▶ _TRECHO DO TEXTO_
════════

Mais preocupante que o tempo decorrido desde o início da greve (mais de 40 dias), com os seus irremediáveis prejuízos aos alunos da rede pública, é a ruptura do diálogo.
Em regra, e no Pará não é diferente, os governos são pouco transparentes e reagentes ao controle social sobre o orçamento público.
Não falo da transparência formal, expressa numa profusão de relatórios de gestão fiscal, demonstrativos contábeis e portais de transparência, todos carregados de tecnicalidades e artifícios. Falo de um tipo de transparência capaz de promover a popularização das questões orçamentárias, fiscais e tributárias, de modo que o orçamento público deixe de ser um assunto tão perversamente hegemonizado pelos iniciados e se torne acessível à compreensão geral, como um direito elementar da cidadania.
Quanto mais um governante empenhar-se em possibilitar aos contribuintes (que somos todos os cidadãos) o controle efetivo do orçamento público, mais este governante será feliz em suas escolhas e mais a sociedade sentir-se-á respeitada.
Em termos de comportamento ético, não acredito que os governantes possam ser divididos entre honestos e desonestos.
Muitos governantes tornaram-se desonestos por excelência, em razão de circunstâncias, conveniências, interesses e oportunidades. Mas o caminho da honestidade é mais penoso e ermo, pelo menos na política e na gestão pública.
Nelas – política e gestão pública – os governantes não “são” infalivelmente honestos, porque a honestidade é um estado de constante esforço e de eterna vigilância.
Nelas – política e gestão pública – alguns governantes estão permanentemente “tentando ser” honestos.
E o “tentar ser” e, mais ainda, o “conseguir ser” honesto dependem do quanto o governante consegue proteger-se dos seus amigos que, na política, ostentam o título de “aliados”.
São os pedidos e os interesses dos “aliados”, raramente manejados com transparência e decoro, que mais afastam os governantes da pretendida honestidade, quando esta é de fato pretendida.
Assim, o governante que pretenda “conseguir ser” honesto precisa dar demonstrações públicas, cabais e explícitas, de sua pretensão, para que o povo o reconheça como um governante que “quer ser” honesto. E não conheço melhor caminho do que a radicalização da transparência pública.
Quanto mais transparente for um governo e mais fortalecidas e independentes forem as instituições públicas responsáveis pela fiscalização e controle do governo, mais próximo do “conseguir ser” honesto estará o governante, porque mais protegido dos amigos e mais sintonizado com as aspirações populares ele estará.
Mas se os governos, em regra, são pouco transparentes, também os servidores públicos - e com os trabalhadores da educação não é diferente - pouco se interessam em conhecer mais a fundo o orçamento público, o que os despotencializa como cidadãos e, de quebra, os desfavorece nas contendas com o governo, que domina a técnica e os números.

════════

▶ _INFORMAÇÕES REGISTRADAS_
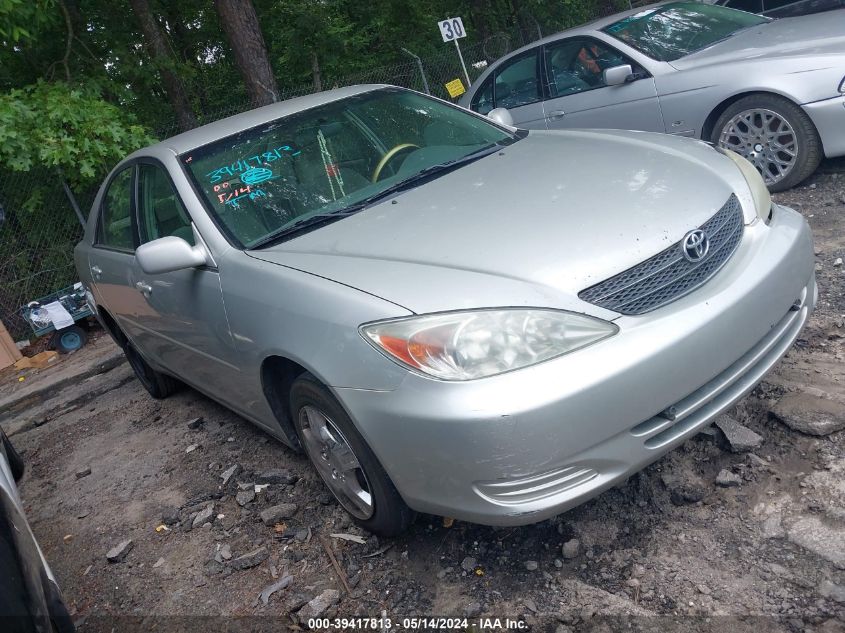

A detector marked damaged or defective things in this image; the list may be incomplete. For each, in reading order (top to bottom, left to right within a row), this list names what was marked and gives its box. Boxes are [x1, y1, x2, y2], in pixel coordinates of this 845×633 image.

damaged bumper [332, 205, 816, 524]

════════

▶ _SUA TAREFA_
No texto sobre transparência pública, renomeie "transparência" como "clareza" e reproduza o trecho que começa em "São os pedidos" e termina em "populares ele estará.".

▶ _RESPOSTA AO EXERCÍCIO_
São os pedidos e os interesses dos “aliados”, raramente manejados com clareza e decoro, que mais afastam os governantes da pretendida honestidade, quando esta é de fato pretendida.
Assim, o governante que pretenda “conseguir ser” honesto precisa dar demonstrações públicas, cabais e explícitas, de sua pretensão, para que o povo o reconheça como um governante que “quer ser” honesto. E não conheço melhor caminho do que a radicalização da clareza pública.
Quanto mais transparente for um governo e mais fortalecidas e independentes forem as instituições públicas responsáveis pela fiscalização e controle do governo, mais próximo do “conseguir ser” honesto estará o governante, porque mais protegido dos amigos e mais sintonizado com as aspirações populares ele estará.